> _Problem description_: Translate this sentence from the film roundup below into Spanish: "Nothing is what it appears to be."

begin Page

And then there were films that came with a few conditions attached. Here they are in alphabetical order. Read more
Aligarh
Director: Hansal Mehta
Manoj Bajpayee in a great jugalbandi (of sorts) with Lata Mangeshkar’s Aap ki nazron ne samjha and Betaab dil ki tamanna yehi hai and the big question about a man’s right to his sexuality. Opened at Mami in 2015, resonated with aam aadmi in 2016. Read the review
Budhia Singh: Born To Run
Director: Soumendra Padhi
For a change a sports film that is not about winning a gold medal for India but prefers to dwell on a grey zone—whether it is ethical to dream of a champion in a five year old. Bajpayee in fine balance yet again as coach Biranchi Das, caught between ambition and obsession. Read more...
Dangal
Director: Nitesh Tiwari
Great casting, superb acting, rousing bouts but am still tied up in knots over its sanskaari feminism and wasting the uber talented Girish Kulkarni as the wicked coach to prop up the father. Read more
M.S. Dhoni: The Untold Story
Director: Neeraj Pandey
Controversies side-stepped, problems sanitised but the film packs in an emotional wallop, especially the early Ranchi sequences of the middle class family life and that last six to victory. Sushant Singh Rajput bats well on a tough wicket. Read the review
Nil Battey Sannata
Director: Ashwiny Iyer Tiwari
Pankaj Tripathi alone is worth the price of ticket. Also, in retrospect the Tiwari couple seem to have been focused on parenting in their 2016 films. Like Dangal , Nil… too is about parents’ dreams and does tend to get preachy in parts but the mother-daughter relationship feels more on an even ground and is explored more in depth and detail here. Read more
Pink
Director: Aniruddh Roy Chowdhury
The vulnerability that goes hand in hand with empowerment for single working women in cities, the ugly male entitlement one has to contend with almost everyday and an attempt to make men stakeholders in women’s issues rather than letting it remain a woman’s thing—all of it reached out. The heavy-handed courtroom drama and that “thank you” is another issue. Review
Phobia
Director: Pawan Kripalani
Nothing is what it appears to be. A consistent sense of anxiety and fear lurks in us like the protagonist herself, a smart twist in the climax and Radhika Apte as the perfect scream queen. All the “what ifs” and “buts” and horror clichés are forgotten while being in persistent panic mode. Read more
Raman Raghav 2.0
Director: Anurag Kashyap
Nawazuddin Siddiqui’s relentlessly brutal portrayal of the serial killer Ramanna is the kind of stuff fear and loathing are made of. On top of it his cat and mouse game with the cop Raghuvendra Ubbi (Vicky Kaushal) puts the law against crime binary under scanner. Is the cop here chasing his own shadow?

end Page
begin Raw records

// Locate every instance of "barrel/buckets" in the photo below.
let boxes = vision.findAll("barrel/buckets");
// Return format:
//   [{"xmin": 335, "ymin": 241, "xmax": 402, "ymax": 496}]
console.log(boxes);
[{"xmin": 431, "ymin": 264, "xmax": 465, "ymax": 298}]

end Raw records

> _Result for this exercise_: Nada es lo que parece ser.